CONSIGNE A:
Dans le texte sur le développement de Neon et Zeri, quels profils sont choisis pour former l'ADN ?

TEXTE FOURNI:
# # #

Le développement conjoint de Neon et Zeri
Nous
avons déjà parlé de la
façon dont nous créons les agents,
et encore
plus de
la façon dont nous créons
les champions.
Cette fois, nous aimerions vous en dire plus sur la genèse de Neon
parce qu'elle est un peu différente de d'habitude. Mais reprenons
d'abord rapidement les bases.
Pour
créer les agents, nous suivons une procédure que nous appelons ADN.
Un artiste,
un game designer
et responsable de la narration
sont choisis pour faire fleurir le prochain agent à partir d'une
simple graine de départ : un design particulier, une histoire
ou l'ambition de rendre le jeu plus diversifié. L'objectif peut être
de créer un nouveau Radiant, d'ajouter un nouveau duelliste dans
l'équipe ou encore d'explorer une nouvelle région du monde aux
côtés d'un personnage qui en vient directement.
À
partir de là, l'équipe principale (parce que ce travail implique en
fait bien plus de monde que le simple ADN) se plonge dans un
brainstorming... pendant longtemps. Les idées fusent dans tous les
sens, on crée des prototypes sur papier, on écrit de rapides
biographies et on recouvre des carnets entiers d'illustrations
conceptuelles.
On
arrive ainsi à une personnalité qui nous semble unique, cohérente
et originalement intéressante au sein des propositions actuelles. Et
là pouf, on se retrouve avec 500 fichiers qui s'appellent
versionfinalefinale2FINALEJELEJURE, des centaines d'animations, le
réseau qui saute à des endroits imprévisibles, du son qui sort de
nulle part et attendez pourquoi son visage s'affiche sur ses
mains... ? Oh, regardez, un nouvel agent est né !
À
sa sortie, les designers de salon émergent de l'ombre pour
s'exprimer sur Reddit, Twitter ploie sous le poids des fan arts et
tout le monde insulte les Rioters en /all.
Sauf
que ce n'est pas ce qu'il s'est passé avec Neon.
Vous
savez, on a Internet, nous aussi. On les a vues, vos théories et vos
jeux des sept différences entre Neon et Zeri, le nouveau champion de
LoL. Et histoire de mettre
un terme aux rumeurs : non, ce ne sont pas les mêmes, non,
elles ne sont pas sœurs, mais oui,
elles ont été créées conjointement par les équipes de League et
VALORANT.
« Alors comment ça a commencé ? », me demanderez-vous. Comme souvent, par une sourde manigance entre John « Riot MEMEMEMEME » Goscicki, notre responsable des agents, et Ryan « Reav3 » Mireles, le responsable des champions de League.
Hé, copain, si on créait des personnages ensemble ?
« Il
y a un moment déjà, nous testions différentes idées pour fêter
la sortie d'Arcane (la
nouvelle série dans l'univers de League sur Netflix, allez la
regarder !).
C'était un tournant important pour nous, chez Riot. J'ai donc envoyé
un message à Goscicki pour lui proposer de sortir en même temps un
agent et un champion pendant l'événement », se souvient
Mireles.

# # #

[Enregistrements de questions sur des scènes]

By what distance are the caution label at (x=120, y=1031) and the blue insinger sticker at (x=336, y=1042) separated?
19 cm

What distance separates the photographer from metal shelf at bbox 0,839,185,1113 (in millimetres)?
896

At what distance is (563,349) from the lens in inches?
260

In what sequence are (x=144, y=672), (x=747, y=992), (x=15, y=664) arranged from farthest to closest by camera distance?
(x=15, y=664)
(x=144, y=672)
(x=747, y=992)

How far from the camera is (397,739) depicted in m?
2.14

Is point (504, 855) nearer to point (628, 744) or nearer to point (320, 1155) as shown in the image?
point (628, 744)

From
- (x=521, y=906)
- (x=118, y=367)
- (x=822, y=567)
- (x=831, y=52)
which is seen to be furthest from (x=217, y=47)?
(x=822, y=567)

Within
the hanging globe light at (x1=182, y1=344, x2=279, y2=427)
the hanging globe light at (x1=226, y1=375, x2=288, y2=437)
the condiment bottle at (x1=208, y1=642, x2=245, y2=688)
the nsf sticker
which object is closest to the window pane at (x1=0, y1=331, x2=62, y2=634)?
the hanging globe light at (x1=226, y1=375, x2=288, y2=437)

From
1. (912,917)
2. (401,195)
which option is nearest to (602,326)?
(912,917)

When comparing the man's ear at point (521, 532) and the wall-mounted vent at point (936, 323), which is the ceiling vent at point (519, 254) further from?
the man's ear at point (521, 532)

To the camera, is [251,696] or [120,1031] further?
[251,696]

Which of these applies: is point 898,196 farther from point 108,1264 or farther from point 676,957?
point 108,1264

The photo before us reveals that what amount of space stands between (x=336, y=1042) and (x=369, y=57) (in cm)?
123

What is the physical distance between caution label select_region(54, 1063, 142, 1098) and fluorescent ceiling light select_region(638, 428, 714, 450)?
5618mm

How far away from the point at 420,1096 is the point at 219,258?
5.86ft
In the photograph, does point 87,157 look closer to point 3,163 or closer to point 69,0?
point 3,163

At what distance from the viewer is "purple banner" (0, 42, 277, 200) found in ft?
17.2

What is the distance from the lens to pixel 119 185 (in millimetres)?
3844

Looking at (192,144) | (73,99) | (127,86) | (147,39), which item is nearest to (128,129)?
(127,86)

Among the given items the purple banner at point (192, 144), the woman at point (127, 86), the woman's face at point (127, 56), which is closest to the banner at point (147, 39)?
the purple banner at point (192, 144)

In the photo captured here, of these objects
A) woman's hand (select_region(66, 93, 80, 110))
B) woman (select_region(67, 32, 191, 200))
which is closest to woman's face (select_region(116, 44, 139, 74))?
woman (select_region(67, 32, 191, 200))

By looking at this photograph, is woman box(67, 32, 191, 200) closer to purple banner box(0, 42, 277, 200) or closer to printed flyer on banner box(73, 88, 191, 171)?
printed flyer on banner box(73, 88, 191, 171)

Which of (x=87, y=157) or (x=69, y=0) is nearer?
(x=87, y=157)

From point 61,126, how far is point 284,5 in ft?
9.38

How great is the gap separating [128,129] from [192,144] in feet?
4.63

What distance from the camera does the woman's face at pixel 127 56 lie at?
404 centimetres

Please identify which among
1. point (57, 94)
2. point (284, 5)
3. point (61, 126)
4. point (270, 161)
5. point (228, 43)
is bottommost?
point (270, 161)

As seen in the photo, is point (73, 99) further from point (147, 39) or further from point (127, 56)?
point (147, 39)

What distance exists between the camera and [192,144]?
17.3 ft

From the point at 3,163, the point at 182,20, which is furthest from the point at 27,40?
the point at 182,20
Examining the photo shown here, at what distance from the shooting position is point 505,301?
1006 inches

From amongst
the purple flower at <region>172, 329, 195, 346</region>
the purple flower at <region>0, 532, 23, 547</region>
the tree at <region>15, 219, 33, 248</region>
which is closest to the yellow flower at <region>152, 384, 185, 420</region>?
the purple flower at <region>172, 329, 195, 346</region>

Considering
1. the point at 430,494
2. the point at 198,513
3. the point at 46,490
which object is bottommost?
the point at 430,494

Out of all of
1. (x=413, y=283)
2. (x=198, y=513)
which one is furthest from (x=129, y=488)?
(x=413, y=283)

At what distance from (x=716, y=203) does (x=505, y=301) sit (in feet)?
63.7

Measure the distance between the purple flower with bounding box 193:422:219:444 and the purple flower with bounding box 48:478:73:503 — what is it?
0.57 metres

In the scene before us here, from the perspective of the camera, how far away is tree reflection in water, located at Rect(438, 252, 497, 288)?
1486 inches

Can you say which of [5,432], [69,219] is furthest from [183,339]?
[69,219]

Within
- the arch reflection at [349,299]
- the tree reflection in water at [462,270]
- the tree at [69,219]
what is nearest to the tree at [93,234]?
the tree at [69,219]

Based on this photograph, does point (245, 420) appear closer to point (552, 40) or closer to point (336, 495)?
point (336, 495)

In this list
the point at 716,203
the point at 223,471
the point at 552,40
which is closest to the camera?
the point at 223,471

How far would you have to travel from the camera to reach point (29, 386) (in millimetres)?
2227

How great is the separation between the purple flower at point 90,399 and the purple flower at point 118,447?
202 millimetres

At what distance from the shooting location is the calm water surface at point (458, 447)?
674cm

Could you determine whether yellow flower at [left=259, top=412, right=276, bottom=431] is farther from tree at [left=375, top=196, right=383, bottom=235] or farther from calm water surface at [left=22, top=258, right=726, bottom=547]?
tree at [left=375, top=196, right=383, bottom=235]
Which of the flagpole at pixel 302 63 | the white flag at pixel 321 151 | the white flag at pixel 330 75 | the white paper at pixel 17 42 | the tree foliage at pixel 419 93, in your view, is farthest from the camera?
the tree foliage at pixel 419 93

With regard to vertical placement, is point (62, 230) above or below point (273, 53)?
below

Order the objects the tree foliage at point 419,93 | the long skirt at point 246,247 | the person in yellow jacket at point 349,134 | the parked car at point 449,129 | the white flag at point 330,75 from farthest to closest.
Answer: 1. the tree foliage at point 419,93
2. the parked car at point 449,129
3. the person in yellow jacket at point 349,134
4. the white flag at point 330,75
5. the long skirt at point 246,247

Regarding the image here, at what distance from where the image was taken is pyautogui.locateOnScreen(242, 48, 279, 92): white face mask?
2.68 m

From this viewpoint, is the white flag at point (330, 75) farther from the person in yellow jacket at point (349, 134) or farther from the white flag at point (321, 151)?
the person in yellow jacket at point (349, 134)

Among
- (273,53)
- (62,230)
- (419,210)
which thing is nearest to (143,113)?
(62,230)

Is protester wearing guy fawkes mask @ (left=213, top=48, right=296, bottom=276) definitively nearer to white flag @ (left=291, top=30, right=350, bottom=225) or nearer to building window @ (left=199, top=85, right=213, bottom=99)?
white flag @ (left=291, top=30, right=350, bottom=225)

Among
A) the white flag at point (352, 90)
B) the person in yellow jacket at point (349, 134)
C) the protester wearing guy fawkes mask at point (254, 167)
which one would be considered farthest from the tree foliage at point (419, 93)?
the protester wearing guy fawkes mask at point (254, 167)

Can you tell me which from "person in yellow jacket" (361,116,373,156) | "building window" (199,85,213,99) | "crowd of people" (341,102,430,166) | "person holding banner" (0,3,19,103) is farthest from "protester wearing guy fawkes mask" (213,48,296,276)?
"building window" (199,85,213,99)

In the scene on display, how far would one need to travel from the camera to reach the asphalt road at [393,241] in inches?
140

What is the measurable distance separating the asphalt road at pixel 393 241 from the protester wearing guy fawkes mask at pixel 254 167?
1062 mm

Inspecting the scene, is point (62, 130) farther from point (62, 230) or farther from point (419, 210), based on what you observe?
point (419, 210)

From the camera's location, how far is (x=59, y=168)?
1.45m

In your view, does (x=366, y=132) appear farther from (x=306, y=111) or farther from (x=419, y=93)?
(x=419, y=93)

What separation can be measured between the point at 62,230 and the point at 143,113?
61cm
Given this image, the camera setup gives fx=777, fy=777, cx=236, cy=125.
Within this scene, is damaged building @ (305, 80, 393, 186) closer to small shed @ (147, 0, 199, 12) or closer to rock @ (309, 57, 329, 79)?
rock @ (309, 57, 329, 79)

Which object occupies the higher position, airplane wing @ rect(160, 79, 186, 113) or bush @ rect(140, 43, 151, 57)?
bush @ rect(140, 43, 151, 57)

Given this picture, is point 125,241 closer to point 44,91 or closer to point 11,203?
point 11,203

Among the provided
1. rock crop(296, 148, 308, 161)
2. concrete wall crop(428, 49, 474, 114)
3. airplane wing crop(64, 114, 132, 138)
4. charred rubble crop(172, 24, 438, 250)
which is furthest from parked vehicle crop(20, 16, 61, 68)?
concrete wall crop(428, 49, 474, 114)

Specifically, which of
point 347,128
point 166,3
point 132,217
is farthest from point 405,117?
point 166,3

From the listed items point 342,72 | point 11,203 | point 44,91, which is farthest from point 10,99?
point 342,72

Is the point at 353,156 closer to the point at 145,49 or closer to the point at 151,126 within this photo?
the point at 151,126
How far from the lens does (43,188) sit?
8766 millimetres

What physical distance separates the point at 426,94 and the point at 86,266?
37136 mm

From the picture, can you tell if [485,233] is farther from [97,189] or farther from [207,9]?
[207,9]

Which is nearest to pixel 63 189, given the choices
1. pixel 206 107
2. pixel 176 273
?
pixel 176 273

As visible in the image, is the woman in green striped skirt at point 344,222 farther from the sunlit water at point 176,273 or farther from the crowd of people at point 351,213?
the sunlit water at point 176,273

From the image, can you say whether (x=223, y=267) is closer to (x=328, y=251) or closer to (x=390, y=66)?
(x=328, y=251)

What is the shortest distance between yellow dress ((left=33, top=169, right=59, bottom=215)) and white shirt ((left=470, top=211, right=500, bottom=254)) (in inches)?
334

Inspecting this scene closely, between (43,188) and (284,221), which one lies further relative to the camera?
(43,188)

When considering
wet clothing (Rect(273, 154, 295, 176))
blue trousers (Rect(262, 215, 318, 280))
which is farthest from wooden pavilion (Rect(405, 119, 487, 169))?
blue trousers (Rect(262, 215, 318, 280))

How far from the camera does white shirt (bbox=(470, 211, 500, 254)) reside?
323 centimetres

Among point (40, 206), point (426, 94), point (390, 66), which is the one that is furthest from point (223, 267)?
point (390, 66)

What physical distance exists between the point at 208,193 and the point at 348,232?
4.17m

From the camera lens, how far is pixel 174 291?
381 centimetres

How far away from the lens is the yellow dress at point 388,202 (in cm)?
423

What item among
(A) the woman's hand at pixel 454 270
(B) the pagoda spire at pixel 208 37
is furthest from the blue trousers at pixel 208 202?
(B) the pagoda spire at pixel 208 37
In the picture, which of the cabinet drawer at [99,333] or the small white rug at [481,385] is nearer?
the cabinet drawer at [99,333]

# # #

CONSIGNE B:
Quelles lignes des enregistrements contiennent la chaîne "physical" ? Montrez-les toutes en respectant la casse.

RÉPONSE FINALE A:
Un artiste, un game designer et un responsable de la narration.

RÉPONSE FINALE B:
What is the physical distance between caution label select_region(54, 1063, 142, 1098) and fluorescent ceiling light select_region(638, 428, 714, 450)?
What physical distance separates the point at 426,94 and the point at 86,266?
What physical distance exists between the point at 208,193 and the point at 348,232?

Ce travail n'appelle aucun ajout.